1) I absolutely agree that you should start with what you have; there is no magic figure.
2) Spot-on comments by others here about dividends. Like much in this world, "it depends".
3) I consider "smart money" to be the institutional investors, i.e. mutual funds, banks, insurance companies, etc. I do indeed try to follow or even lead that money if possible.
4) It doesn't matter how many shares of a particular stock you own. Beginners all seem to want to buy penny stocks so that they can have a lot of shares. Its all about the stock, and you shouldn't be scared to buy an expensive stock if it is a great candidate!
5) I consider myself diversified with 12-15 positions. I don't like having more than 15 ever - too hard to follow. I have 10 open positions now with some on close watch due to the choppy market. I shoot for an average of 7% of my portfolio per position. I never put more than 10% per position and never less than 3%; that keeps returns meaningful per position yet never outright devastating on the other hand. I try to make sure I invest across industries/sectors but that is a secondary concern.

**SOURCE EXCERPT:**
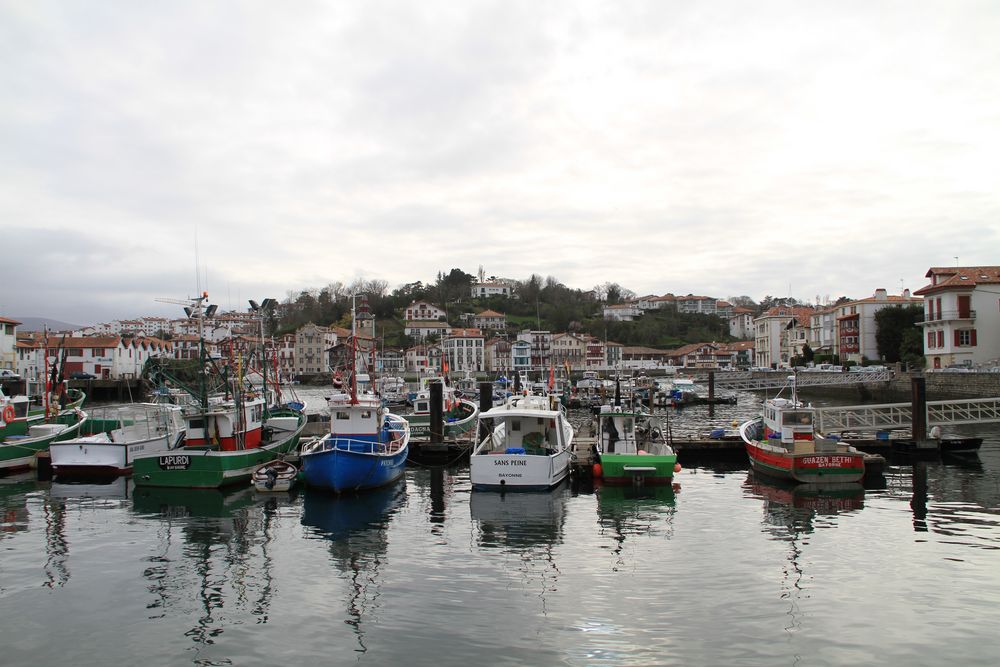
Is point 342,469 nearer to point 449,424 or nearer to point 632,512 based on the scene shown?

**REQUIREMENTS:** Continue the numbered investing tips, starting right after the last sentence of the point on diversification. These lines come from a different source than the investing tips.

**RESPONSE:**
6) I follow a modified version of the William O'Neil and his IBD's CANSLIM model of investing. I say modified because I have adapted to my own style and tolerances with good success. It is 70% fundamental and 30% technical, as they like to say. Sell rules are 100% technical. Institutional investor sponsorship of a stock is measured through volume, and I find it a reliable indicator.
7) I had what I consider to be a good year last year -- I made 32% overall on my money. I realistically shoot for 20% per year, as that will double my money about every 3 years. That is a worthy goal! :)

I hope my contribution is helpful! We should all be investing and, most importantly, in a way that lets you sleep well at night. Investing/trading should be fun and hopefully profitable - not the cause of ulcers!